L’intersectionnalité : Black Lives Matter, Beyoncé et Burkini

« L’intersectionnalité », une notion de plus en plus employée ces derniers temps lorsqu’il est question de féminisme multiculturel.

Je vous propose un éclairage sur ce terme à la lumière de l’actualité sur les exemples contemporains d’intersectionnalité et la nécessité d’une ouverture des discours féministes et antiracistes pour repenser une approche globale des luttes actuelles.

L’intersectionnalité, c’est quoi ?

Afin d’aborder l’intersectionnalité, il faut avant tout prendre en compte ses racines liées à l’héritage esclavagiste de nos sociétés occidentales. Cet article a découlé de mes lectures de deux ouvrages d’Angela Davis « Femmes, Race et Classe » et « Une lutte sans trêve ».

*LISTE DES ITEMS*:
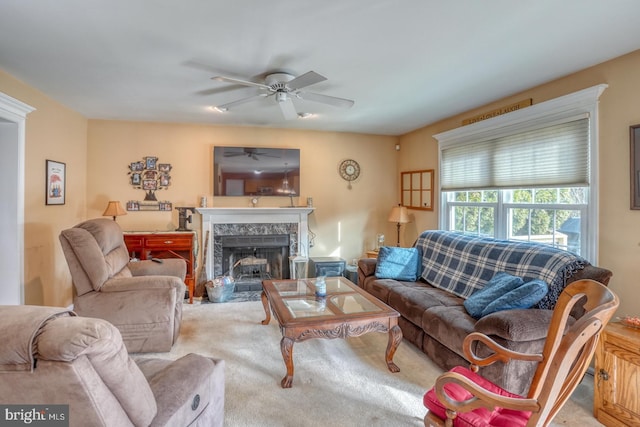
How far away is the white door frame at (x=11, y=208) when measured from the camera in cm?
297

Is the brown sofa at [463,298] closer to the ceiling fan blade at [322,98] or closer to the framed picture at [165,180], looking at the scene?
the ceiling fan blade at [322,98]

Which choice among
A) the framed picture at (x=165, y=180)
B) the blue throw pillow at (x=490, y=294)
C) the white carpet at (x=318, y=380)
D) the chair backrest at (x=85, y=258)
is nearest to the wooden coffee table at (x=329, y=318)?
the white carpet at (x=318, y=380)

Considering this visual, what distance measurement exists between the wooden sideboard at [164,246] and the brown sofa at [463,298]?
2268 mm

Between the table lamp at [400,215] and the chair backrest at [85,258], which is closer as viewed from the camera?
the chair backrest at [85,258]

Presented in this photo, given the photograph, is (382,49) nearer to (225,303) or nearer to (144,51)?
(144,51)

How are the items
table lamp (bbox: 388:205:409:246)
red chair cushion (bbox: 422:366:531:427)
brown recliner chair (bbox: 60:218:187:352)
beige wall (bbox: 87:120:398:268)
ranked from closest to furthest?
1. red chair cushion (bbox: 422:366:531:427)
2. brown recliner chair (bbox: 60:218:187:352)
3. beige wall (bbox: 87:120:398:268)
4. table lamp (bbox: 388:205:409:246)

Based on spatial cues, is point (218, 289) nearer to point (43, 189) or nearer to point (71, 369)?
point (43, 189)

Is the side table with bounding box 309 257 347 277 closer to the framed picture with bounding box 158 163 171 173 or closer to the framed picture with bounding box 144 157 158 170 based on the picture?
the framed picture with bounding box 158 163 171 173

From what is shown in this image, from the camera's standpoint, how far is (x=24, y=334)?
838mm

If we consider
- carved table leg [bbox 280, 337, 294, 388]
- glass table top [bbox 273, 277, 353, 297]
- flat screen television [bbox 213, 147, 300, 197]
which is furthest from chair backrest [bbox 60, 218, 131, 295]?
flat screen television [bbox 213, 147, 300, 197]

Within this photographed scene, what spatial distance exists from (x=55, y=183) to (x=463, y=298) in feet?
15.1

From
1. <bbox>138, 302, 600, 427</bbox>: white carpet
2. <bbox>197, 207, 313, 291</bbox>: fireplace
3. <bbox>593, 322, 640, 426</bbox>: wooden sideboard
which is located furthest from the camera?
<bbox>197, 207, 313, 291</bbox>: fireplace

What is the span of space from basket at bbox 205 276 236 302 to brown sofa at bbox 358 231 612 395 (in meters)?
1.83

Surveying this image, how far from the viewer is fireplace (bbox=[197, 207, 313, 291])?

---

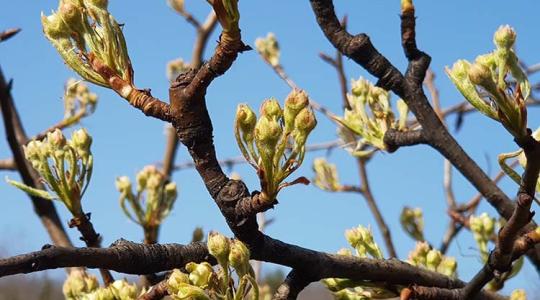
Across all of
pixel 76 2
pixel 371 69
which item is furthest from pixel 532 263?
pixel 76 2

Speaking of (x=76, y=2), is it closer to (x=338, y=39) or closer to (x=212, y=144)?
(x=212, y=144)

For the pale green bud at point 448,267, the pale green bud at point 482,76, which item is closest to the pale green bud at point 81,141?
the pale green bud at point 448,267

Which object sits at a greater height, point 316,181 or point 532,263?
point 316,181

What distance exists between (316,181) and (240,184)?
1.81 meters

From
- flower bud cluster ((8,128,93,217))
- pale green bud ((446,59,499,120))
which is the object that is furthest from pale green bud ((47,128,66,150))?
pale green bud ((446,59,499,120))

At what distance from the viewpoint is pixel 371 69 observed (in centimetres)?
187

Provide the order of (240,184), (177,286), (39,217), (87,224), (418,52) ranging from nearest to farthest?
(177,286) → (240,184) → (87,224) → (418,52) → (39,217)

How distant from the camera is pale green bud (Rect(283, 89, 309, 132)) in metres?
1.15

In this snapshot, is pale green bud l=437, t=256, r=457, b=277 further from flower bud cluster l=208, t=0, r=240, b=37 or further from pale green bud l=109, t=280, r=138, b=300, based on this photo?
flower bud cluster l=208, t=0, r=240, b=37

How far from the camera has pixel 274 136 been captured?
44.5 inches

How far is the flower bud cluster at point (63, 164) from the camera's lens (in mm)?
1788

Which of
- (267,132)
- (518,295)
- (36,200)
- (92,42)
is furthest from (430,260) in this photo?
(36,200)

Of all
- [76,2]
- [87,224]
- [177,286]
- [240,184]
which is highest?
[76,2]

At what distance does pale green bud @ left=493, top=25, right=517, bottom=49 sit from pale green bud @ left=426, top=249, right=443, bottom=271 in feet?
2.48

*À COMPLÉTER*:
1. Répondez à ces questions d’après le texte sur l’intersectionnalité :
(a) Dans quel cas la notion est-elle de plus en plus employée ces derniers temps ?
(b) À quel héritage ses racines sont-elles liées ?
(c) Quels sont les titres des deux ouvrages d’Angela Davis cités ?
2. Les affirmations suivantes concordent-elles avec le texte sur l’intersectionnalité ? Répondez par oui ou non et citez les mots du texte qui tranchent.
(a) L’article découle de la lecture de deux ouvrages d’Angela Davis.
(b) Les racines de l’intersectionnalité sont liées à l’héritage colonial des sociétés africaines.
(c) La notion d’intersectionnalité est de moins en moins employée.

*RÉPONSES ATTENDUES*:
1.
(a) Lorsqu’il est question de féminisme multiculturel.
(b) À l’héritage esclavagiste de nos sociétés occidentales.
(c) « Femmes, Race et Classe » et « Une lutte sans trêve ».

2.
(a) Oui : « Cet article a découlé de mes lectures de deux ouvrages d’Angela Davis ».
(b) Non : « ses racines liées à l’héritage esclavagiste de nos sociétés occidentales ».
(c) Non : « une notion de plus en plus employée ces derniers temps ».